## TASK A
Repeat the listing exactly, from its start through the line containing "List the notes".

# Now I understand why beekeeprs charge $300 for trap-outs!



## dehavik (Jun 5, 2010)

Got my first call for "free" bees after months of getting the word out. I've wanted to do a trap-out for a while and decided my first attempt would be free (for experience's sake). The house was a 45-minute drive so I packed everything I could possible need for the set-up. When I arrived, the owners told me that another beekeeper had removed the bees a few years before, but that they had come back. 

The owners had been in residence for over 15 years, and they had had bees living in that building the whole time, so I assumed the hive was expansive. The bees' entrance was the doorframe, and the walls were chinked with foam spray from the owners' attempts to seal the numerous bee portals. I set everything up near the old entrance, the bait hive on a ladder, and drilled into the wall. Nothing. I hammered the wall near the hole. Not a sound. The house was right by the freeway, so I had difficulty listening for buzzing behind the walls. I resorted to drilling thin holes all along the wall and looking for wax on the drill bit. Finally found that the hive was just around the doorframe. The colony that moved in a few years ago had not returned to the old hive, but made a new one adjacent to the old.

After my many attempts to place the bait hive in an easy, accessible place failed, I was left with the option of mounting it above the door. At least the bees would be above the main traffic area, instead of in the middle of it (where people had been stung). With the aid of poor ladder placement and back-breaking contortions, I managed to set up the hive and the trap-out cone. 

I used the owners' foam insulation spray to seal the (numerous) holes along the door jamb, above the door, next to the door, along the wall. I could see the little honeys gnawing fretfully at each crack they could find, enlarging the holes to make a new entrance. Their tenacity scares me, and I can envision the entire wall needing to be covered in spray foam (which the bees can probably chew through, too).

The bees were amazing. I was drilling, hammering, spraying, tapping, hoisting, and generally clanging around at their hive entrances, and they took no more notice of me than if I was the door itself. It also stormed and drizzled the entire four hours I was there. Not even a single head-butt. Just a confused buzzing of "Hey, the door was right here when I left! I'd love to get the queen, but it's an unlikely prospect, I know.

I told the owners, because of the state of their walls, that we'll give it a good try for a month, but if the bees just keep finding or making new entrances, I didn't think anything short of extermination would get them out. They don't want the walls removed. The bees seem to be in the _inside_ wall, which is thickly plastered. Wish me luck. A successful trap-out is all I ask.

## INFORMATION GIVEN
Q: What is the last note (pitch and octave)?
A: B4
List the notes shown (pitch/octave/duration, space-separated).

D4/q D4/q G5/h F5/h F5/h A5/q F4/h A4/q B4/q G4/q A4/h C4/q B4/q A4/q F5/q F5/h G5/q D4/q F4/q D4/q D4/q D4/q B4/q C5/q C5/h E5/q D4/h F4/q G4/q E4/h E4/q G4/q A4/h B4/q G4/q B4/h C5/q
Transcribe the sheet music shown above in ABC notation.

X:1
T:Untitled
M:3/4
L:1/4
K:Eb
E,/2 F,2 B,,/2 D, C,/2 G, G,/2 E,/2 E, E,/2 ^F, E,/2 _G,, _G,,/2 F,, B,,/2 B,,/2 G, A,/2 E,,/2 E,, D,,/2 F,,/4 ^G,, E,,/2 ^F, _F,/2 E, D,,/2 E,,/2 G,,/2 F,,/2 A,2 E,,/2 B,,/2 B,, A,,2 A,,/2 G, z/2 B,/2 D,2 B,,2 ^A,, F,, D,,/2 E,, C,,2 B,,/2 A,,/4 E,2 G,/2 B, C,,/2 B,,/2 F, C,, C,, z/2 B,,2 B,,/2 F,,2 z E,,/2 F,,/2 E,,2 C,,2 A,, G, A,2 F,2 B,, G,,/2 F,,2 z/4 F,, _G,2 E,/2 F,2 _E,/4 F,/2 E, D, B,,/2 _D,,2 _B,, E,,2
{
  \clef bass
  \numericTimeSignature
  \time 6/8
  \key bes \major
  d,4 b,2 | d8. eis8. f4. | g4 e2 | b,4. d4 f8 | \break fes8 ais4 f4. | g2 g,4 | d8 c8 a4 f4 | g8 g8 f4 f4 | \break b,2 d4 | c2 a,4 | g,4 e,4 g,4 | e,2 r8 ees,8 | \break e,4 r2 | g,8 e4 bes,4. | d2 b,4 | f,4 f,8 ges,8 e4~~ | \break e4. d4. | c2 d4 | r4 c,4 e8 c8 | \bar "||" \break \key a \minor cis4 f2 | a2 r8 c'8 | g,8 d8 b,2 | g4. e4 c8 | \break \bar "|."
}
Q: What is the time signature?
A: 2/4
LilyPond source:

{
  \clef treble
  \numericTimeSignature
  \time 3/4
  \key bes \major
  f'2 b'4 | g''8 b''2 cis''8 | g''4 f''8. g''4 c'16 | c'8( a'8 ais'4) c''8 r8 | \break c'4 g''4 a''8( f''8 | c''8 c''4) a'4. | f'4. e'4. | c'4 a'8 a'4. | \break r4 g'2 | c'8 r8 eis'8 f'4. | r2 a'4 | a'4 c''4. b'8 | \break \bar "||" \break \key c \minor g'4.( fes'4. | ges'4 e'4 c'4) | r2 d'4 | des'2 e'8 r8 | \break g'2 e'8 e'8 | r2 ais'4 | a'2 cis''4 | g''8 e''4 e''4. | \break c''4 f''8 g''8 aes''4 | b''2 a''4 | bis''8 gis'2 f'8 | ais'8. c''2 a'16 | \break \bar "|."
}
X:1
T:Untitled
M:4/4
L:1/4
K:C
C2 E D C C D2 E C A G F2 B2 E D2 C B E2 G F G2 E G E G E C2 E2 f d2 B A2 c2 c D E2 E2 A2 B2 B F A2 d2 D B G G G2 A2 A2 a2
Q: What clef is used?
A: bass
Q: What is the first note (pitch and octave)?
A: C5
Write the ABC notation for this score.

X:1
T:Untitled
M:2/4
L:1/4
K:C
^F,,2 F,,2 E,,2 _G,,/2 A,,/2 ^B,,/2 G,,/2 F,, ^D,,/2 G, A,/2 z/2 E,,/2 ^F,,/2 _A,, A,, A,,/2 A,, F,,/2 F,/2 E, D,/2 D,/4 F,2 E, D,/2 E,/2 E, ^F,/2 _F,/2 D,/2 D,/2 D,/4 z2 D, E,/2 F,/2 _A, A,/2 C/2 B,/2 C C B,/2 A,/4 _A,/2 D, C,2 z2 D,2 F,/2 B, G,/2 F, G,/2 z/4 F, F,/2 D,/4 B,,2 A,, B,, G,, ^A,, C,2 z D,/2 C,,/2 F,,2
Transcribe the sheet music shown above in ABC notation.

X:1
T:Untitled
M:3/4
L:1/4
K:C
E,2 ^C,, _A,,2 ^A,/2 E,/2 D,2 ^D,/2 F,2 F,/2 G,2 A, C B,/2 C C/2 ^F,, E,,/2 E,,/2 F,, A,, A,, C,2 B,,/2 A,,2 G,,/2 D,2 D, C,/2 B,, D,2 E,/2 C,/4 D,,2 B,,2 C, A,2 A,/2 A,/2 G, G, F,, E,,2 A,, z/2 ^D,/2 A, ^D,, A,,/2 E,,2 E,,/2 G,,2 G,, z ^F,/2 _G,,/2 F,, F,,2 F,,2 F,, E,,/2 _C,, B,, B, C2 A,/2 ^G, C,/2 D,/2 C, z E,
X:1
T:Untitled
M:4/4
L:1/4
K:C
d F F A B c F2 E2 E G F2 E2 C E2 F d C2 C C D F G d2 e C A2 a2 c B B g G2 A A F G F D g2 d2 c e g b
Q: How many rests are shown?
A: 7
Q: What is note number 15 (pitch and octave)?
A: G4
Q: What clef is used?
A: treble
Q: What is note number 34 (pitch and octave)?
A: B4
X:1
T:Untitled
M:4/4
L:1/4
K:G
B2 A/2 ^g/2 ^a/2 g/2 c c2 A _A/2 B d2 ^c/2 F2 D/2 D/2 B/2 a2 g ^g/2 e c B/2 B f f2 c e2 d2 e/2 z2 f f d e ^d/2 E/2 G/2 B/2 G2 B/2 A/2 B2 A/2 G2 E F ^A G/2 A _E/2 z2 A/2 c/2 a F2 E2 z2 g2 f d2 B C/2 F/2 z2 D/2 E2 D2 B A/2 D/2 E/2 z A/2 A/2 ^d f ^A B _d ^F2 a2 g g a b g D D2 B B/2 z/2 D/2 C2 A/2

## TASK B
Pick up the forum thread about the bee trap-out from where it stops, and carry it on.

## RESPONSE A
Q: What is the last note (pitch and octave)?
A: B4
List the notes shown (pitch/octave/duration, space-separated).

## RESPONSE B
The arrow on the cone base is not to direct the bees to their new home. It’s to help the dumb beekeeper know where the hive is.


----------



## judyv47954 (Jun 5, 2011)

Oh boy, a FREE Trap-out/cut-out! 

Just say to yourself, "Never again!"


----------



## raosmun (Sep 10, 2009)

Good luck! I am on my second year, third hive start and haven't got all of them out yet!


----------



## Jim 134 (Dec 1, 2007)

FREE BEES Trap-out/cut-out! and no money :shhhh: :lpf::lpf: are you getting FREE GAS to now you know .



BEE HAPPY Jim 134


----------



## rtoney (Apr 20, 2011)

We all learn, my first cut out was only 20 miles away 1st trip to inspect the house, 2nd trip to cut out, 
3rd trip to get the queen that I did not get on trip 2. I did get paid 100.00 for the job but gave my son half for working the smoker.
Did not pay good but for the first it was experience.


----------



## Bsweet (Apr 9, 2010)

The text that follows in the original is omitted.